──────── Teks Sumber

Pekanbaru (ANTARA) - Kementerian Lingkungan Hidup dan Kehutanan (KLHK) kesulitan untuk mengungkap kasus pembunuhan gajah Sumatera di konsesi hutan tanaman industri (HTI) PT. Arara Abadi di Provinsi Riau, yang jadi korban perburuan gading gajah.

Kepala Balai Penegakan Hukum (Gakkum) KHLK Wilayah II Sumatera, Eduwar Hutapea di Pekanbaru, Rabu, mengatakan belum ada satu pun barang bukti maupun petunjuk yang mengarah pada pelaku. Bahkan, penyebab kematian gajah jantan yang berusia 40 tahun tersebut juga masih jadi misteri.

"Kesulitannya mungkin karena rentang kejadiannya dengan ini sudah terlalu lama,  kejadiannya diperkirakan 5-6 hari yang lalu. Dari sisi jejak juga agak sulit, kemudian menanyakan ke beberapa orang yang berada di lokasi terdekat tidak ada, karena lokasinya berada di tengah HTI. Ditanya mengenai pergerakan orang yang dicurigai dan segala macam, juga belum dapat info," katanya.

Seekor gajah sumatera (elephas maximus sumatranus) ditemukan sudah menjadi bangkai di konsesi PT. Arara Abadi pada 18 November 2019 pukul 11.45 WIB. Lokasi bangkai tepatnya berada di petak SBAD di Distrik Duri II konsesi PT. Arara Abadi Desa Tasik Serai Kecamatan Talang Mandau, Kabupaten Bengkalis.

Baca juga: Gajah mati di konsesi Arara Abadi Riau korban perburuan gading
Baca juga: 11 petugas KLHK selidiki kasus gajah mati di konsesi Arara Abadi


Tim Gakkum KLHK melakukan pemeriksaan di tempat kejadian pada Selasa (19/11), dan Eduwar menyatakan ada indikasi kuat pembunuhan terhadap satwa dilindungi itu untuk diambil gadingnya.

"Tapi sampai sejauh ini belum ada indikasi mengenai orangnya siapa. Masih dicari ini," kata pria yang akrab disapa Edo itu.

Dia mengatakan idealnya konsesi HTI merupakan perusahaan  tidak bisa dimasuki oleh sembarang orang, apalagi pemburu, namun ada celah pada penjagaan atau "jalur tikus" yang disinyalir luput dari penjagaan pihak perusahaan.

"Jalur tikus ada. Untuk menjaga kawasan,  tanggung jawab dia (perusahaan). Yang jadi pertanyaan, tidak mungkin semua dipagar, jadi bentuk pertangungjawabannya yang perlu kita pilah," katanya.

Kuat dugaan, kata dia, pelaku melibatkan pemburu yang profesional sehingga bisa menghilangkan barang bukti pembunuhan gajah tersebut.

"Kalau liat dari cara kerjanya sudah agak profesional dia. Pertama, tak ada jejak di sekitar. Tak ada jerat apapun, (bekas) ditembak tak ada. Dokter hewan termasuk kita, bagaimana membunuhnya (gajah) masih misteri. Yang jelas, menurut kita, ini memang gajah sehat dilihat dari postur tubuhnya," katanya.

────────────────
──────── Cuplikan Data

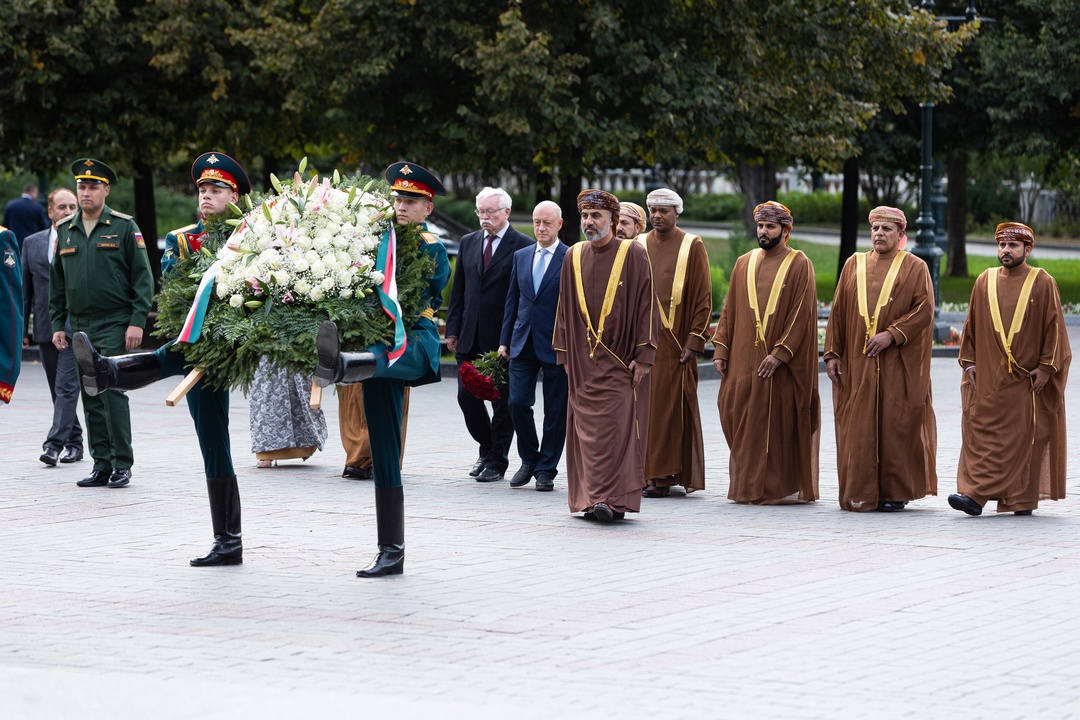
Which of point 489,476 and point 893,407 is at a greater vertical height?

────────────────

Persyaratan Tugas:
a - Tentukan apakah setiap pernyataan di bawah sesuai dengan berita kematian gajah di konsesi Arara Abadi. Jawab ya atau tidak dan kutip kata-kata penentunya dari berita itu tanpa diubah. (i) Bangkai gajah ditemukan pada 18 November 2019 pukul 11.45 WIB. (ii) Tim menemukan jerat di sekitar bangkai gajah. (iii) Gajah yang mati adalah gajah betina.
b - Lanjutkan berita tentang gajah mati di konsesi Arara Abadi, dimulai sesudah kalimat terakhirnya.

Jawaban Berikut:
a -
(i) Ya: "ditemukan sudah menjadi bangkai di konsesi PT. Arara Abadi pada 18 November 2019 pukul 11.45 WIB"
(ii) Tidak: "Tak ada jerat apapun"
(iii) Tidak: "gajah jantan yang berusia 40 tahun"

b -
Baca juga: Seekor anak gajah di Riau terjerat dan terpisah dari rombongan
Baca juga: Konflik gajah Sumatera di Riau meningkat akibat kebakaran Tesso Nilo


Dokter hewan BBKSDA Riau Rini Deswita, di lokasi bangkai gajah, Selasa (19/11), menyatakan hasil bedah bangkai atau neukropsi menyimpulkan gajah dibunuh dengan sadis oleh pemburu untuk diambil gadingnya. Gajah yang mati berjenis kelamin jantan berumur 40 tahun.

Penyebab pasti kematian satwa dilindungi itu masih belum dipastikan, karena hasil nekropsi gajah sumatera tidak ditemukan tanda-tanda keracunan dan bekas jerat.

"Kondisi kepala gajah sudah terpotong dari pangkal belalai, dimana belalai terpisah dari tubuh dengan jarak satu meter. Dugaan bahwa gajah mati karena pembunuhan atau perburuan dengan pemotongan kepala untuk pengambilan gading, namun pada saat pemeriksaan tidak ditemukan proyektil peluru," kata Rini.

Gajah jantan tersebut termasuk dalam subpopulasi atau kelompok Gajah Giam Siak Kecil-Balai Raja yang berdasarkan hasil survei dan monitoring, jumlah populasi gajah liar saat ini diperkirakan 40 ekor.

Sebagian besar populasi berada di wilayah konsesi PT. Arara Abadi yang merupakan hutan tanaman industri dengan jenis tanaman eucalyptus dan akasia. Saat ini sebagian petak pada konsesi tersebut dilakukan kegiatan pemanenan (harvesting).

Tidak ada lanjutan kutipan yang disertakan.